**WORK TO COMPLETE**
Could you give back exactly the lines below from the one with "tarnished plant bugs & strawberry plants" through the one with "Rabbit Dogs; Trappers", without a single picture?

**RECORDS SHOWN**
-- Opening Marker --
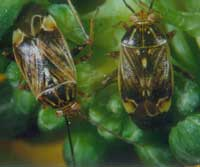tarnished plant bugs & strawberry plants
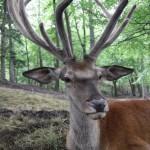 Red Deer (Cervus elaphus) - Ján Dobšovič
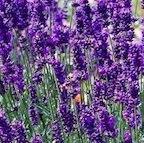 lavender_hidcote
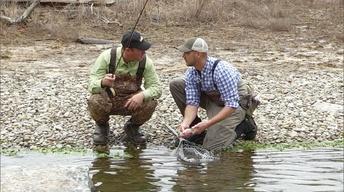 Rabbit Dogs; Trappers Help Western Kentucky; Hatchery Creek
-- Closing Marker --
-- Opening Marker --
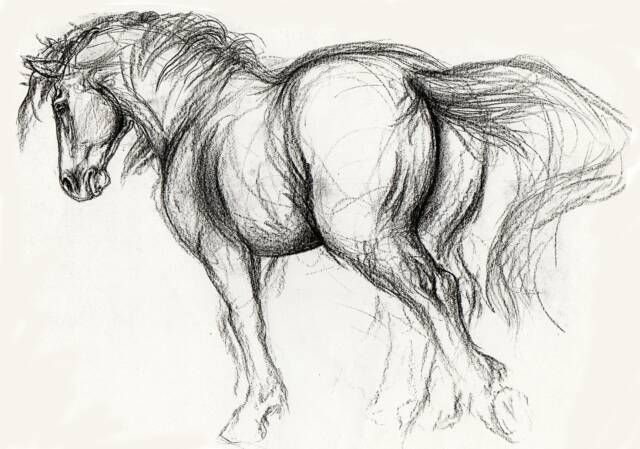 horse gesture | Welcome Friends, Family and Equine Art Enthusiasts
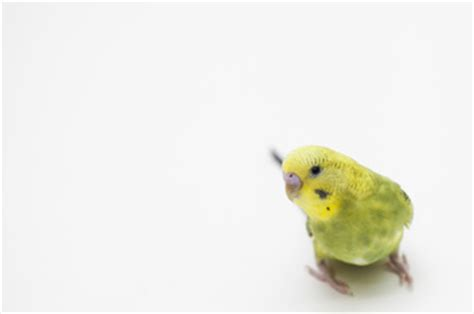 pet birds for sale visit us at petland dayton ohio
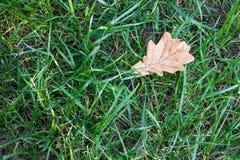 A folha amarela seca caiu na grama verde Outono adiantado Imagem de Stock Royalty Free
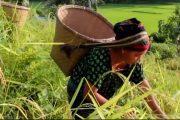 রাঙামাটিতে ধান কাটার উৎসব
-- Closing Marker --
-- Opening Marker --
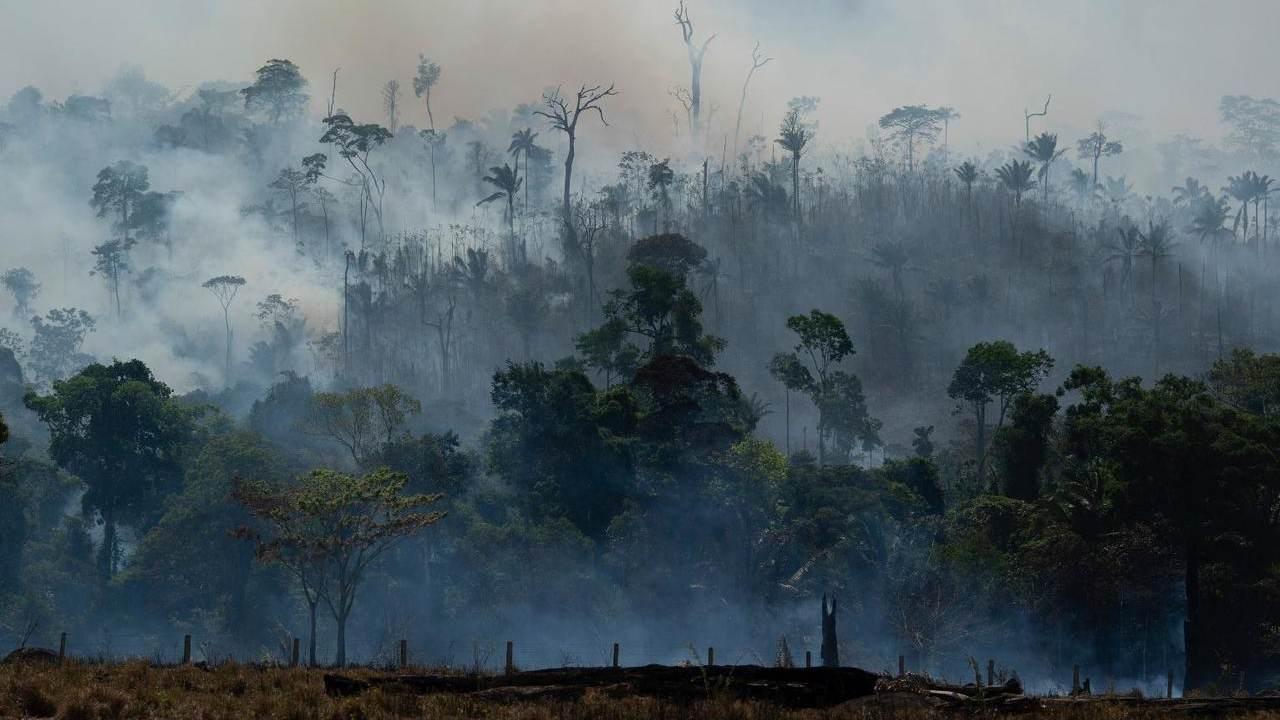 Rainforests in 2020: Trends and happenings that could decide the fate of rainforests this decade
-- Closing Marker --
**WRITTEN SOLUTION**
tarnished plant bugs & strawberry plants
 Red Deer (Cervus elaphus) - Ján Dobšovič
 lavender_hidcote
 Rabbit Dogs; Trappers Help Western Kentucky; Hatchery Creek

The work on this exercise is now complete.